* WHAT THE TASK ASKS *
Look through the data below. Pick out the lines holding the string "site".

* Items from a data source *

━━━

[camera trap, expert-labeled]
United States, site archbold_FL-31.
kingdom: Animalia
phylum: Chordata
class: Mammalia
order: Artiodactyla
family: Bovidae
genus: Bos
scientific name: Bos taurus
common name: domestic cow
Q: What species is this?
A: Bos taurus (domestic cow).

━━━

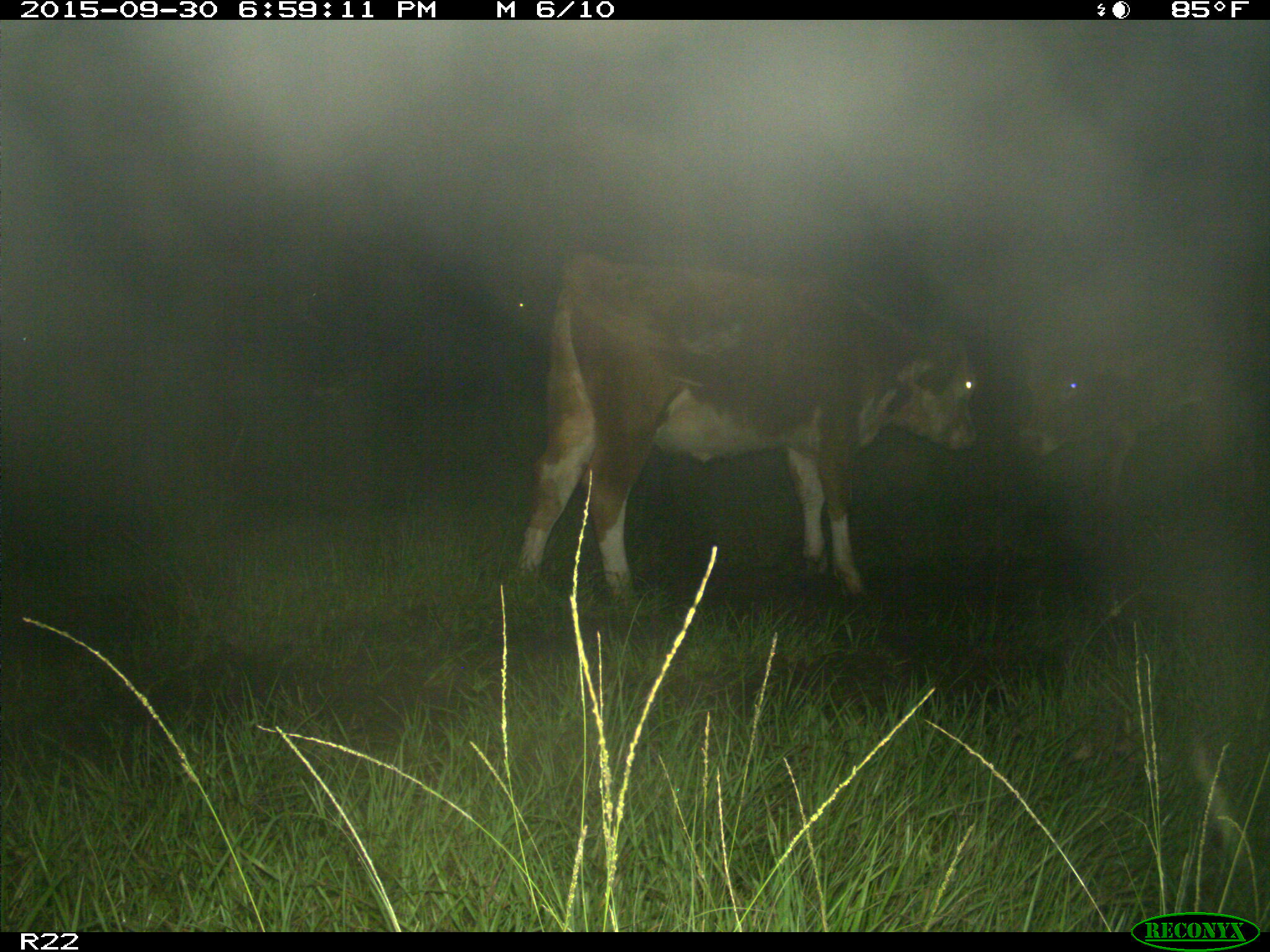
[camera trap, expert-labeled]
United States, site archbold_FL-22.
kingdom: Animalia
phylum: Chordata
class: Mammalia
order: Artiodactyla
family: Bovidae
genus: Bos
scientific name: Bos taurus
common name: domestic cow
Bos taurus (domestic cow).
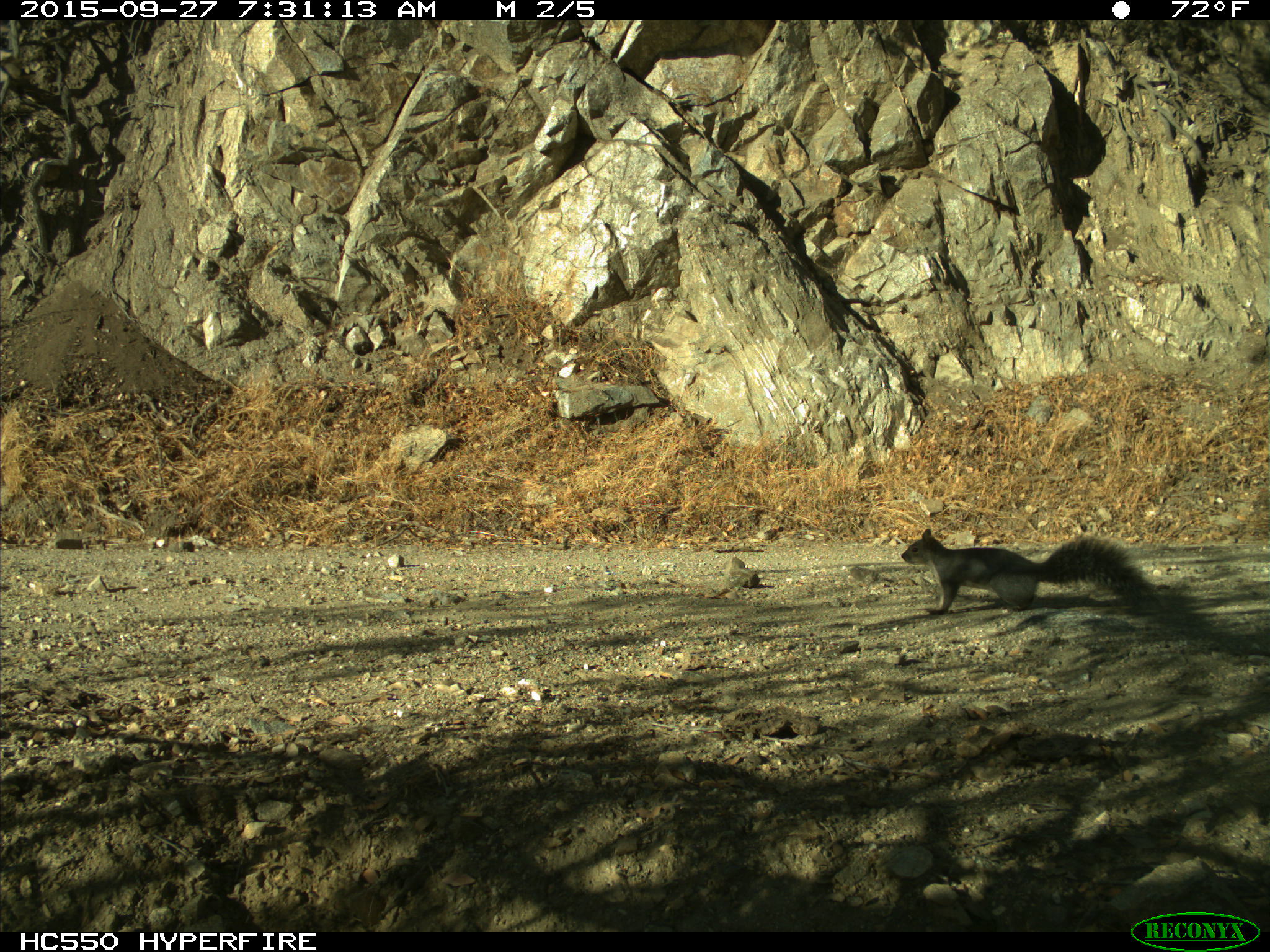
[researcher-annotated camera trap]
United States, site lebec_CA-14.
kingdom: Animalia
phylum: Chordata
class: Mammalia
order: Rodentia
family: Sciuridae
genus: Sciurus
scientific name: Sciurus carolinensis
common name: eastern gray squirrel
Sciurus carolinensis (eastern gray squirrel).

━━━

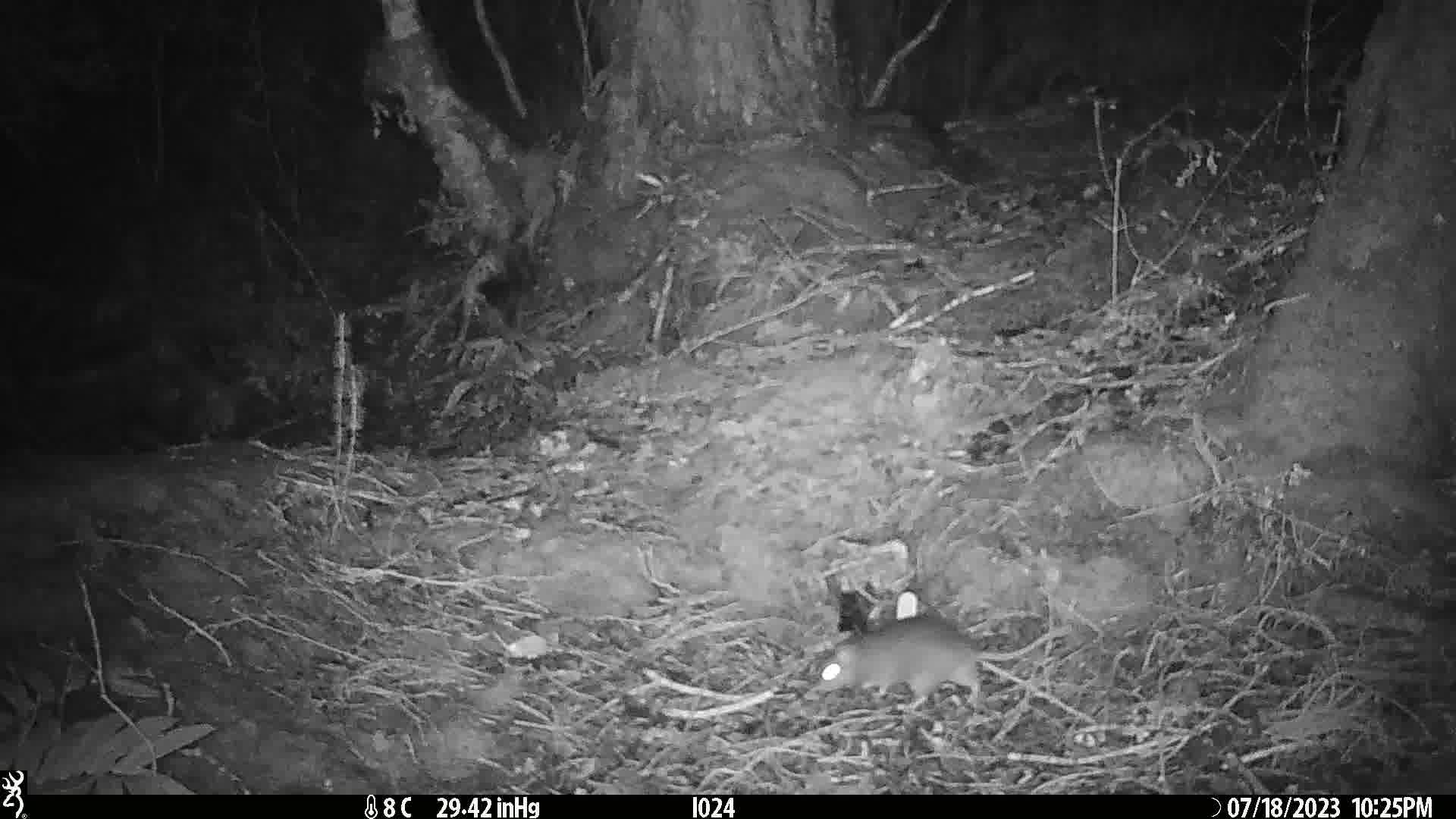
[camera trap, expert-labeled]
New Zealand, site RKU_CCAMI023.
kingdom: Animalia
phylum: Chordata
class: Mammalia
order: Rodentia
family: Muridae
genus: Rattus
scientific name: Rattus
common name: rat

━━━

* RESULT *
United States, site archbold_FL-31.
United States, site archbold_FL-22.
United States, site lebec_CA-14.
New Zealand, site RKU_CCAMI023.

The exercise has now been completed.